SHORT EXERCISE A: Write out the records exactly, everything from the start of the extracted records down to the line containing "top-left (11, 139), bottom-right (351, 500)".

Table des matières

PgFincore

PgFincore 1.1 is out!

The README file can be read online here: https://github.com/klando/pgfincore

Download the latest version: http://pgfoundry.org/frs/download.php/3117/pgfincore-v1.1.tar.gz

===========
 PgFincore
===========
 
--------------------------------------------------------------
 A set of functions to manage pages in memory from PostgreSQL
--------------------------------------------------------------
 
DESCRIPTION
===========
 
With PostgreSQL, each Table or Index is splitted in segments of (usually) 1GB,
and each segment is splitted in pages in memory then in blocks for the
filesystem.
 
Those functions let you know which and how many disk block from a relation are
in the page cache of the operating system. It can provide the result as a VarBit
and can be stored in a table. Then using this table, it is possible to restore
the page cache state for each block of the relation, even in another node,
thanks to Streaming Replication.
 
Other functions are used to set a *POSIX_FADVISE* flag on the entire relation
(each segment). The more usefull are probably *WILLNEED* and *DONTNEED* which
push and pop blocks of each segments of a relation from page cache,
respectively.

Extracted records:
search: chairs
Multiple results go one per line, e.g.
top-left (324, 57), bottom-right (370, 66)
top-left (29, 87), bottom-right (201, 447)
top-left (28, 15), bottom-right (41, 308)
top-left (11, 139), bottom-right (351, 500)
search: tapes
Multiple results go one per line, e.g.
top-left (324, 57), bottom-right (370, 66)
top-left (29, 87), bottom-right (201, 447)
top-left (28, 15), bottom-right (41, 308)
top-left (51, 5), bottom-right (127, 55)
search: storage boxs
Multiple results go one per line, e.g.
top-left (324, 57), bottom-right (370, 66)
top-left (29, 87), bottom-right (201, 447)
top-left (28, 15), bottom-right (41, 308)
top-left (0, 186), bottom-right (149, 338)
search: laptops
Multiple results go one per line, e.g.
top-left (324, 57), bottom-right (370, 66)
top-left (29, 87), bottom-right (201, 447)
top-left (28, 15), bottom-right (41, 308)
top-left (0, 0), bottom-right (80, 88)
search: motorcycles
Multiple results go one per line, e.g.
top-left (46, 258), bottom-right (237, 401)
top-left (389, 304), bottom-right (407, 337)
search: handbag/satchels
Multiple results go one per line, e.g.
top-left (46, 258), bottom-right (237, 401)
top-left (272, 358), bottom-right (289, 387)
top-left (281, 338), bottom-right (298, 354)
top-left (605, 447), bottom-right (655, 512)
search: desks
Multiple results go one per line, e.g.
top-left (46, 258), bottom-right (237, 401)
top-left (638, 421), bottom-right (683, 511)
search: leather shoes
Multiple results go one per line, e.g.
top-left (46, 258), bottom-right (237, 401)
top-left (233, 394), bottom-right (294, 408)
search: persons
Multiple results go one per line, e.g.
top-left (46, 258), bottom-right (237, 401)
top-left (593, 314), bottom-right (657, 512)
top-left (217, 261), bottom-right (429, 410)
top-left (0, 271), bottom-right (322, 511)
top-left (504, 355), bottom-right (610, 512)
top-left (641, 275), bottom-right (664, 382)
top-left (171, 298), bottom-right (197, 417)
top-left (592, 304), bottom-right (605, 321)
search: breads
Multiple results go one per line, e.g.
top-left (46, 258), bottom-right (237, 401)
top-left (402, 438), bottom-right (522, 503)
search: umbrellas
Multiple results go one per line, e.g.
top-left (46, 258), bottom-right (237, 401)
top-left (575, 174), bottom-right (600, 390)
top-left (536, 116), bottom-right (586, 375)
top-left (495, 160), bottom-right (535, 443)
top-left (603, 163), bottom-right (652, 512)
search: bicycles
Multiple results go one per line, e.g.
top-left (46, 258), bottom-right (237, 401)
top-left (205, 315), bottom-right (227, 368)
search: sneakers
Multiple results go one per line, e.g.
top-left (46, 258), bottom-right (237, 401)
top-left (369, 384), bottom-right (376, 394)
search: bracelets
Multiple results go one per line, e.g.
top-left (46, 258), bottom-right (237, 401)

SHORT EXERCISE B: Rewrite everything in the PgFincore page from "With PostgreSQL, each" down to "to Streaming Replication.", replacing "filesystem" with "file system".

SOLUTION A:
search: chairs
Multiple results go one per line, e.g.
top-left (324, 57), bottom-right (370, 66)
top-left (29, 87), bottom-right (201, 447)
top-left (28, 15), bottom-right (41, 308)
top-left (11, 139), bottom-right (351, 500)

SOLUTION B:
With PostgreSQL, each Table or Index is splitted in segments of (usually) 1GB,
and each segment is splitted in pages in memory then in blocks for the
file system.
 
Those functions let you know which and how many disk block from a relation are
in the page cache of the operating system. It can provide the result as a VarBit
and can be stored in a table. Then using this table, it is possible to restore
the page cache state for each block of the relation, even in another node,
thanks to Streaming Replication.